The most important motion Heller filed was one to dismiss the charges against Lindsay, on the grounds that she was not properly Mirandized before police questioning. Los Angeles County Superior Court Judge James Dabney rejected this motion because it was not filed during Lohan's arraignment, as required by California law. (Also, she allegedly lied to police officers at the scene of the collision before she was taken into custody. As TMZ reports, there's no need to Mirandize people who were involved in a car accident when questioning them about what happened.)
The weirdest detail from that motion (which you can read in full at Radar) is that officers present at the scene of Lohan's accident noticed a water bottle lying by the side of the road that they believed either Lindsay or her assistant (slash passenger slash EX-BFF Gavin) had thrown out of the car before cops arrived. At first the officer who picked up the bottle believed it was filled with urine. Upon smelling it, he decided it might be wine. The contents of the bottle were never tested. So Lindsay Lohan may have been cruising around in her Porsche with a water bottle filled with either urine or wine. Something to meditate on tonight before dreaming.
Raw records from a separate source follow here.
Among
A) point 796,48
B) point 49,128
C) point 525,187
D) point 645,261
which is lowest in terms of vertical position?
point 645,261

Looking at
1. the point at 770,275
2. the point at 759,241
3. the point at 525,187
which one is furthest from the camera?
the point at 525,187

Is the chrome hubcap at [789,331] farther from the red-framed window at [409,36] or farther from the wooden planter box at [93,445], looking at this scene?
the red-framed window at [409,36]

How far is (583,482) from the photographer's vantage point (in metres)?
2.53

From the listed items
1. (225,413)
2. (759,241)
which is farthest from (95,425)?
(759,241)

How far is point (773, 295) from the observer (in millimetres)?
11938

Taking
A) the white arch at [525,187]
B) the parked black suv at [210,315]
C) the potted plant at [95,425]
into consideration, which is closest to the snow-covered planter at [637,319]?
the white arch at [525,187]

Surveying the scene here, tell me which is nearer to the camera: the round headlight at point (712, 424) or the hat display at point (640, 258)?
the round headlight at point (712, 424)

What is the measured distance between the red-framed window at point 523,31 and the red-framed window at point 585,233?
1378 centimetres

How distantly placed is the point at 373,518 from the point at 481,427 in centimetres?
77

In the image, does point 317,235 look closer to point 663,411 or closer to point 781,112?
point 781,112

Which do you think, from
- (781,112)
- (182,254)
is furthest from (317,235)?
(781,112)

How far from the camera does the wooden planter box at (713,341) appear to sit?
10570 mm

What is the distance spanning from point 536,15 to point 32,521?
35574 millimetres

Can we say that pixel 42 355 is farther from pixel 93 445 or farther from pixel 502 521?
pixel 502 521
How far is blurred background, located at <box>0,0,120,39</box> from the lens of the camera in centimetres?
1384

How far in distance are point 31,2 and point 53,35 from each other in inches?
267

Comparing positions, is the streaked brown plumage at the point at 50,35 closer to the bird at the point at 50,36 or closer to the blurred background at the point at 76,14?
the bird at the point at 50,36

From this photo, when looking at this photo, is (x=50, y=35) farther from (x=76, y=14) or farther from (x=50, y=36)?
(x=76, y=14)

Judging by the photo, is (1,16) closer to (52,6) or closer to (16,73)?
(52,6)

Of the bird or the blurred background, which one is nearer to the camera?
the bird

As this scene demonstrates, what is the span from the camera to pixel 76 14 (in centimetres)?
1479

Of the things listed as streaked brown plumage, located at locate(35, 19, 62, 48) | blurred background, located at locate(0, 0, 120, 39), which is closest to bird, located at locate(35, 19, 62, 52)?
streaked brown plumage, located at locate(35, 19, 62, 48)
In another motion, Heller asked the judge to delay Lohan's trial, one, so that he might have more time to prepare his defense and, two, so that she could undergo "intensive psychotherapy" sessions and dedicate some time to public service.
In a rambling letter to the prosecution sent earlier this week, Heller explained that Lindsay intends to give "inspirational talks" at schools and hospitals, in which she will "[encourage] children to pursue positive goals and avoid bad habits."
Don't ever bite your nails; it's unattractive, Lindsay will growl. If you eat too many carrots, you'll turn into a carrot. And then on her way out of the building she'll steal something small, like markers from a dry erase board or someone else's Nalgene bottle, and the rush will feel like a hit of morphine.
Around the same time he sent the letter, Heller informed the press that Lohan had had an "epiphany" and was looking to change her life. (MAKEOVER!)
Judge Dabner denied Heller's request to postpone the trial, saying that what happens in the future won't "suddenly…change the history of this case." So, March 18th it is.
He also slammed Heller as incompetent, and stated that, on the 18th Heller will either have to show up with an attorney who "has some experience in California law and procedure" who can assist him for the remainder of the case or that Lohan will have to waive her right to have "attorneys who are competent in California law and procedure." (Heller is only licensed in New York.)
Lohan was charged with misdemeanor counts for reckless driving, providing false information to an officer and willfully resisting, obstructing or delaying an officer.
In order to avoid trial on these charges and a probation violation (stemming from a 2011 incident in which she was charged with stealing a $2,500 necklace from a Venice, CA jewelry store), the L.A. Times reports that Lohan will have to agree to serve at least 90 days in "a lockdown rehabilitation facility."